Clarence Thomas: Only 7.2 percent of private sector workers have union representation today, the lowest since 1900. Facing a critical moment, the labor movement has been re-energized by the Occupy Wall Street movement.
Leo Robinson: Any number of times this union [Local 10] has observed picket lines, including Easter Sunday 1977 when the community put up a picket line at Pier 27 to picket South African cargo. Longshoremen observed that picket line for two days. So I don’t understand how all of a sudden the sanctity of the contract outweighs the need to demonstrate solidarity. It just does not compute. It doesn’t make sense.
Clarence Thomas: The first action against South African apartheid was a community picket line. It was not authorized by the union. It was a community picket line from start to finish.
Leo Robinson: It was about 5,000 people out there on the Embarcadero for two days running a community picket line opposing South African apartheid. Local 10 officers took the position that it was an unsafe situation and our members were not going to cross that picket line, period. It was ruled as such by the arbitrator.
We have never waited for the employer to declare what is safe or unsafe. It is always the union that moves first. We don’t ask the employers what is safe or unsafe. They wouldn’t give a damn one way or the other as long as they got their ship worked.
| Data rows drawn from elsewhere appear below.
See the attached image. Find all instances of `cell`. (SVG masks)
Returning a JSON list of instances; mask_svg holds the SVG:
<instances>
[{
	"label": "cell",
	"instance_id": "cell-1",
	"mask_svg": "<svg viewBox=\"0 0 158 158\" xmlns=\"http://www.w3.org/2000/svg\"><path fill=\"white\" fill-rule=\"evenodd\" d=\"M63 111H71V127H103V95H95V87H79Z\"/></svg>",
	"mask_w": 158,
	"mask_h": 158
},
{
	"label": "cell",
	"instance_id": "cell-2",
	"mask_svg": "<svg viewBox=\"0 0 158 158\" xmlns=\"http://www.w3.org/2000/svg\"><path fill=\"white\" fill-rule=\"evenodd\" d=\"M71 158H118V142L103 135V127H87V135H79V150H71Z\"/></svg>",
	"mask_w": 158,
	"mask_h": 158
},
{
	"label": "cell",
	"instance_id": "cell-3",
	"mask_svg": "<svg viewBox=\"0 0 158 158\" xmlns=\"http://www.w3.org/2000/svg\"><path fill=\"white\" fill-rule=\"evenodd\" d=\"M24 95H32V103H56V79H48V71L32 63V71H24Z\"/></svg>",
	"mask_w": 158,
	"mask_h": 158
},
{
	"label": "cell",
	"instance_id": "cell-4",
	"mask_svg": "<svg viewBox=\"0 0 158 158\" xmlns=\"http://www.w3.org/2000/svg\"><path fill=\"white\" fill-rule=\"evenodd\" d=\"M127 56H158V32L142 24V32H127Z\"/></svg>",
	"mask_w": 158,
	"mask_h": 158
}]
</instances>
If the police have to escort you in or out, that is patently saying it is unsafe. What if someone decides to throw a rock while you’re being escorted in by the police? Does it make it hurt any less? A longshoreman determines what is safe for him or her — on the job and off.
Clarence Thomas: Our members have been hurt by the police and so has the OWS movement. In 2003 when we were standing by at a picket, police shot our members with wooden bullets. In Longview, WA, at the EGT Grain Terminal, ILWU members and their families have been hurt by the police. We don’t want the police to do anything for us.
Solidarity of Labor Above All Else
Clarence Thomas: Our union is at an historical juncture. Our jurisdiction is being challenged up and down the coast — the issue of logs and Local 10 and use of “robotics.” There has been nothing like this since 1934. If ILWU members don’t honor the community picket lines, it will cause an irreparable breach with the community. If the ILWU can’t support the community, why should the community support the ILWU in 2014 contract negotiations or when the new grain agreement is up next year? Who knows what the employer has up their sleeve when they demanded only a one-year contract.
Clarence Thomas: These ports are the people’s ports. Ports belong to the people of the Pacific Coast. The money came from the taxpayers in California, Oregon and Washington. EGT was subsidized by the Port of Longview. So the people have the right to go down there and protest how their tax dollars have been ripped off.
Fifty-one percent of Stevedoring Services of America is owned by Goldman Sachs. EGT is a multinational conglomerate trying to control the distribution of food products around the world. The face of Wall Street is in the ports.
The ILWU is not some special interest group. We are a rank-and-file militant, democratic union that has a long history of being in the vanguard of the social justice and labor movement.
We don’t cross community picket lines. When people begin to do so they have completely turned their backs on the ILWU’s 10 guiding principles. Is it coincidental that Harry Bridges &rsqou; name has not been asserted in relation to the OWS movement and the history of militancy? Is it an accident? How can we not talk about Harry Bridges? That is how we got what we want.